Delores sah auf die Uhr. «Oh, es ist schon fast Zeit, um aufzubrechen. Der Gottesdienst fängt bald an.»
Auch Murielle blickte auf die Uhr. «Ja, wir sollten uns aufmachen.»
Sie alle fischten ein paar Scheine aus ihren Taschen und legten sie für Nolan auf den Tisch. Dieser winkte ihnen zu und wünschte einen schönen Tag, dann spazierten die drei aus dem Café.
Draußen stand Buddy bereits am Rande der Wiese und verteilte blaue Zettel. Stirnrunzelnd ging Murielle auf ihn zu.

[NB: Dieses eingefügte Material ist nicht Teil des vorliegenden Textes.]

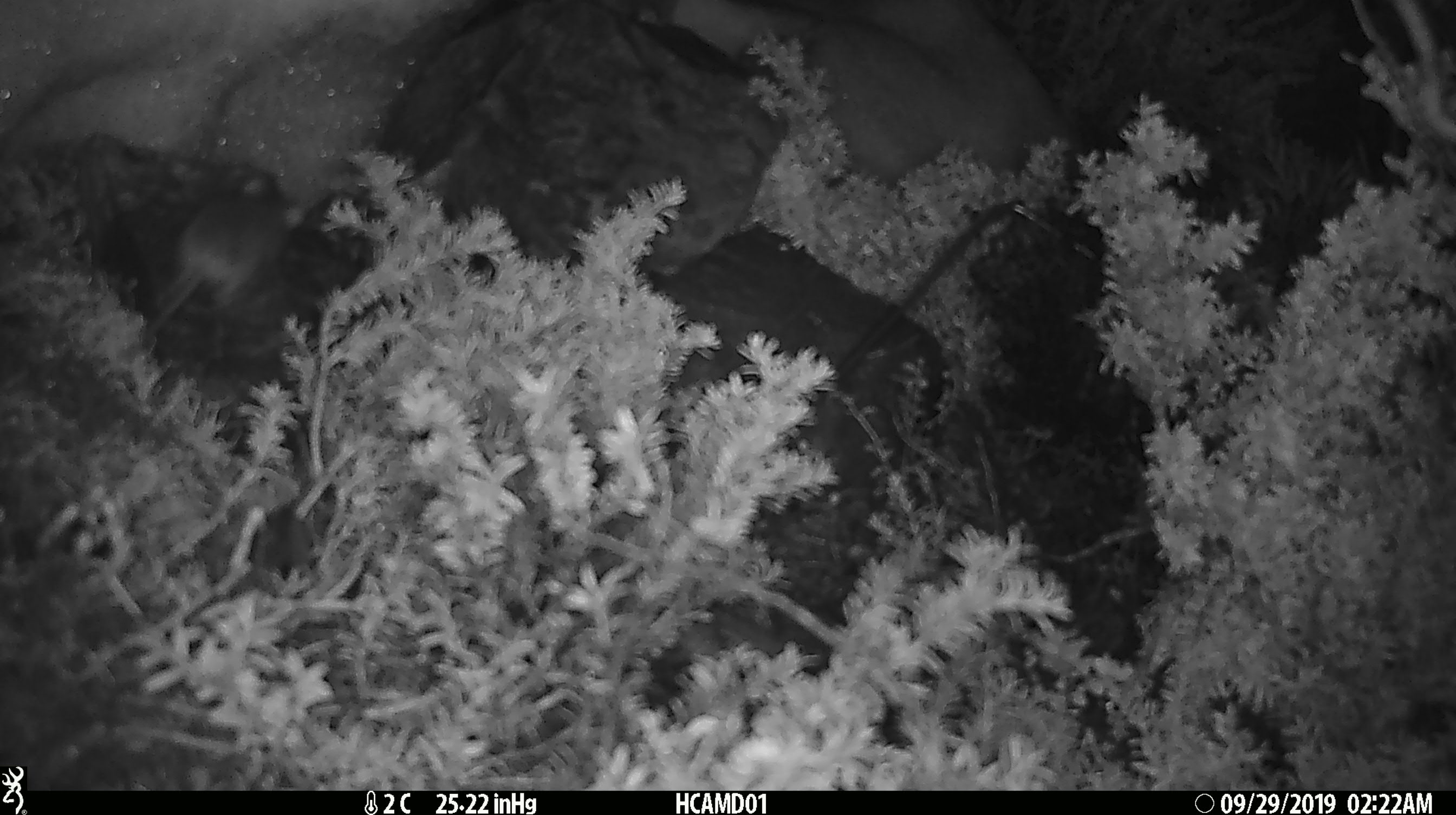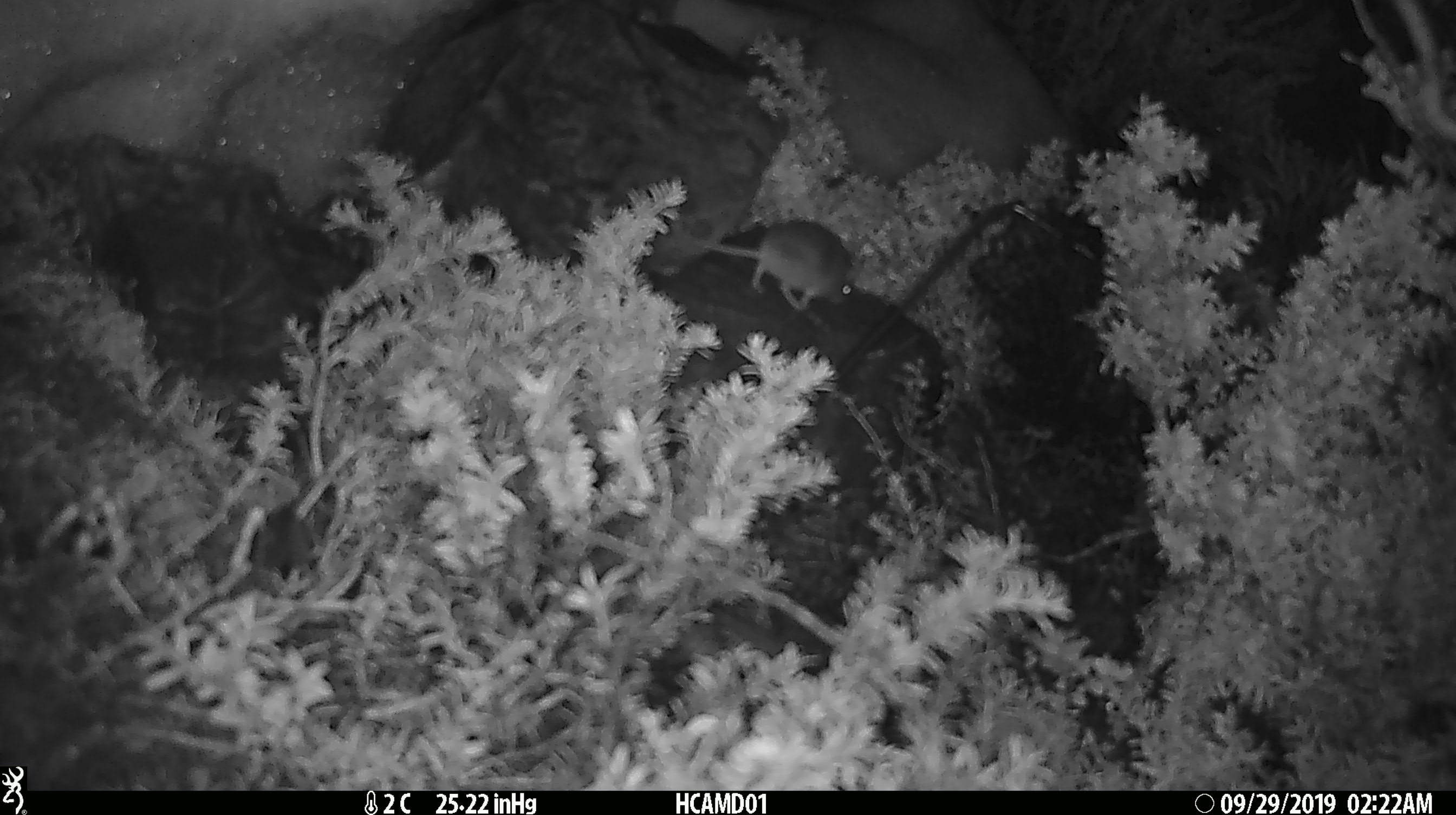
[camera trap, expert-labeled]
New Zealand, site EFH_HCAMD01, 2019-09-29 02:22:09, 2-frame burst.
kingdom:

«Warum sind die Zettel denn heute blau?», wollte sie wissen.
Buddy zuckte die Achseln. «Das gelbe Papier war ausverkauft, da musste ich blaues nehmen.»
Murielle ließ sich einen Zettel geben und nahm auch gleich zwei für ihre Freundinnen mit. Sobald sie alle auf der Kirchenbank Platz genommen hatten, kamen sie zum Lesen.
Blaues Papier.
Blauer Himmel.
Blaues Auge.
Blaues Wasser.
Blaue Blumen.
Blaues Haus.
Blaues Gedicht.
Blauer Tag.
Sadie lachte laut auf, erinnerte sich aber sogleich daran, dass sie in der Kirche saß, und hielt sich die Hand auf den Mund. «Na, das ist mal ein blaues Gedicht», sagte sie schließlich.
«Also, ein Gedicht würde ich das nun gar nicht nennen wollen», meinte Murielle abschätzig.
«Aber es spiegelt schon unser Städtchen wider, oder?», fragte Delores. «Er hat es auf den Punkt getroffen.»
Ja, das hatte Buddy wohl. Und doch kam Murielle das alles merkwürdig vor. Allein schon das ungewohnte blaue Papier … Es war, als wäre es eine Vorwarnung. Vielleicht würde der Himmel ja gar nicht mehr lange blau sein, und ein Unwetter war im Anmarsch.